What can we do?  As was advocated at the global mental health event organized by the World Bank Group and World Health Organization at the 2016 WBG/IMF Spring Meetings, a collaborative response is required to tackle mental health as a development challenge. Such a response would involve multidisciplinary approaches that integrate health services at the community level, in schools, and in the workplace to explicitly address the mental health and psychosocial needs, including alcohol and other drug use problems, of displaced people and host communities.  It would also include innovative social protection and employment schemes that facilitate the reintegration of affected persons into social and economic activities, such as done under Canada’s RISE Asset Development, which provides seed capital and lends at low-interest rates to people with a history of mental health and addiction challenges.
 
It is time to stop treating mental and substance use disorders differently than other health conditions. After all, these are disorders of the brain, an equally important organ in the human body as the heart, liver, or the lungs. In moving forward, a firm commitment is needed from national and international actors to champion mental health parity in the provision of health and social services, as part of dedicated development support and assistance programs. We must help displaced people and refugees overcome their vulnerabilities, build mental resilience, and take full advantage of poverty reduction programs, economic opportunities, and legal protection, particularly to deal with widespread stigma and discrimination.

I am optimistic that recent attention to this issue will lead to increased commitments, funding, and implementation of required multi-sectoral action to address the needs of displaced people and refugees. In doing so, let’s not forget the words of António Guterres, recently nominated to serve as secretary general of the United Nations, who observed, that “while every refugee’s story is different and their anguish personal, they all share a common thread of uncommon courage – the courage not only to survive, but to persevere and rebuild their shattered lives.”  
 
Related:

Facundo Cabral - No soy de aqui, ni soy de alla
 

Comments

Submitted by Toluwalola Kasali on

Psychological assessment and counselling should be the first step toward rehabilitating displaced persons and refugees.

They should be viewed as assets to the society and not liabilities.

As the article mentioned, while they have suffered unimaginable pain and have had experiences that cannot be imagined, the one thing that stands out is their resilience and courage. After all they have been through, they still have the ability to dream, desire and work for a future, one very different from their present circumstance.

Submitted by Carlos Santos-Burgoa on

Thanks Patricio for your insight and optimism. The capcity of institutions to respond to refugees health needs is unacceptable. I hope your optimism for funding materializes; lately much of the world concerns have not translated into funding flows. Mental health clearly is a need (and I can tell, being a son of a WWII refugee). But I want to underline the other chronic diseases... they require continuous treatment, and it is likely refugees are getting their chronic conditions out of control because of lack of medicines and medical management. A plea for their integrated management and increased financing.
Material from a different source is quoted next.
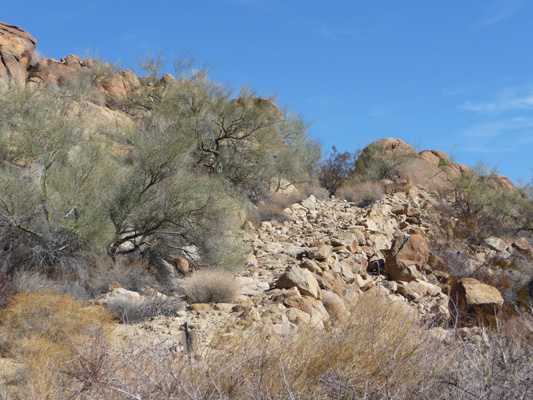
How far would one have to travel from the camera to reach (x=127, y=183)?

Submitted by Kari Stoever on

Great article. We must be mindful of the emerging science behind epigenetics and trauma. There are heritable risks passed generation to generation when individuals and populations are exposed to trauma.

https://www.hsph.harvard.edu/magazine/magazine_article/halting-the-legacy-of-ptsd/

At the extreme end of the abuse spectrum, the women who lived through the worst physical and emotional abuse in childhood were 60 percent more likely to have children with autism than women not exposed to abuse. Teaming up with Marc Weiskopf, SD ’06, associate professor of environmental and occupational epidemiology, Roberts discovered that women who have experienced abuse by their intimate partner in the past two years are twice as likely to have a child with autism as women who did not experience it.